▶ [GOAL OF THE EXERCISE] At the line containing "- Perokok Aktif", begin retyping, and continue word for word until the records below run out.

▶ [DATA SHOWN]

━━━━━━

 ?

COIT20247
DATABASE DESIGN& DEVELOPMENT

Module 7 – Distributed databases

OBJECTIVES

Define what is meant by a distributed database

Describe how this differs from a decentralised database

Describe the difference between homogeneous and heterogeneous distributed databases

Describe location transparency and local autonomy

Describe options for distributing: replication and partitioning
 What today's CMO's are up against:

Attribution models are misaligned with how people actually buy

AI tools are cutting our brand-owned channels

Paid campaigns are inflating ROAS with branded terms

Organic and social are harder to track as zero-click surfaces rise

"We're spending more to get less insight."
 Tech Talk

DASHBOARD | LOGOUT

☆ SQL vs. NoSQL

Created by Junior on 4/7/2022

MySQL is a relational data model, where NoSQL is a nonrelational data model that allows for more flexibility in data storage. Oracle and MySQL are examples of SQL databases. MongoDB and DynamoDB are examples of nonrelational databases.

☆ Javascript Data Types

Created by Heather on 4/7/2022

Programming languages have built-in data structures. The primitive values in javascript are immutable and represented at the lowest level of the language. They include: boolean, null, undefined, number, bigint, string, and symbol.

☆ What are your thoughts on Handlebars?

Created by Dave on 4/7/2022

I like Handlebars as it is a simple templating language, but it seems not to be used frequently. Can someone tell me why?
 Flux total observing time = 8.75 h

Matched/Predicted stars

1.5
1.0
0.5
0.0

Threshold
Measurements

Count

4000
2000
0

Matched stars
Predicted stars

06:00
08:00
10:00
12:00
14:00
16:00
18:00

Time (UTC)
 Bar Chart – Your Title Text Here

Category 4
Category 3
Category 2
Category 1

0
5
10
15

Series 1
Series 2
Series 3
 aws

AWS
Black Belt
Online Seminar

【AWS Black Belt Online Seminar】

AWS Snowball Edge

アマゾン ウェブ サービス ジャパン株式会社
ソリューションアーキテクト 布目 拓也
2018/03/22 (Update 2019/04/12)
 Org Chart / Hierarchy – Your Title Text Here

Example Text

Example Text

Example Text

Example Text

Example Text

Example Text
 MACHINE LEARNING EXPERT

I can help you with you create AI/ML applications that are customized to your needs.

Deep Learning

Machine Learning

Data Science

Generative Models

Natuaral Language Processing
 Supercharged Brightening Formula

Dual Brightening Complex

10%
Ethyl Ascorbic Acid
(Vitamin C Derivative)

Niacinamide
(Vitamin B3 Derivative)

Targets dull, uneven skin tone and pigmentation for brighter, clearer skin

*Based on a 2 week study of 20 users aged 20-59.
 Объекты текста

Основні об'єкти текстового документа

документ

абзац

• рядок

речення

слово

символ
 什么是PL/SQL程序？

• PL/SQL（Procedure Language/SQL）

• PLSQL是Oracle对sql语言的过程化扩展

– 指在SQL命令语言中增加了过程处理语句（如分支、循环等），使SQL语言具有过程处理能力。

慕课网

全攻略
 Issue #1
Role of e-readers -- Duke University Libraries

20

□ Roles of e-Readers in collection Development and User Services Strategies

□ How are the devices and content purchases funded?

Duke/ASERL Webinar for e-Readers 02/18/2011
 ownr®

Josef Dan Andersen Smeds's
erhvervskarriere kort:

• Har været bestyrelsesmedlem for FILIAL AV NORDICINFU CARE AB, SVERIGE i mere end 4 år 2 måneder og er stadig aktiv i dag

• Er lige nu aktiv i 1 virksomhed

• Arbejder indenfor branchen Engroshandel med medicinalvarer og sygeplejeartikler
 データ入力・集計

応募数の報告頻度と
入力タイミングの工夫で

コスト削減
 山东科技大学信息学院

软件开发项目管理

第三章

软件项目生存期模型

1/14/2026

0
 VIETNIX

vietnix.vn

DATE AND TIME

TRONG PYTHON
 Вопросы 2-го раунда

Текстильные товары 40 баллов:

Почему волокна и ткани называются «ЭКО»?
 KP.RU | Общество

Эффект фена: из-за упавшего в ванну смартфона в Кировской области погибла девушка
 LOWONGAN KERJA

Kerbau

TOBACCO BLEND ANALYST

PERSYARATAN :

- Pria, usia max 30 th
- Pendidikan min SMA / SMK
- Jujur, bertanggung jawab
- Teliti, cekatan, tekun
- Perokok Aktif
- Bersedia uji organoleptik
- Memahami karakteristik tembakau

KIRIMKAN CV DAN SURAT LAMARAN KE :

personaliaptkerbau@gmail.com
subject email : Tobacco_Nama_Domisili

━━━━━━

▶ [EXERCISE SOLUTION]
- Perokok Aktif
- Bersedia uji organoleptik
- Memahami karakteristik tembakau

KIRIMKAN CV DAN SURAT LAMARAN KE :

personaliaptkerbau@gmail.com
subject email : Tobacco_Nama_Domisili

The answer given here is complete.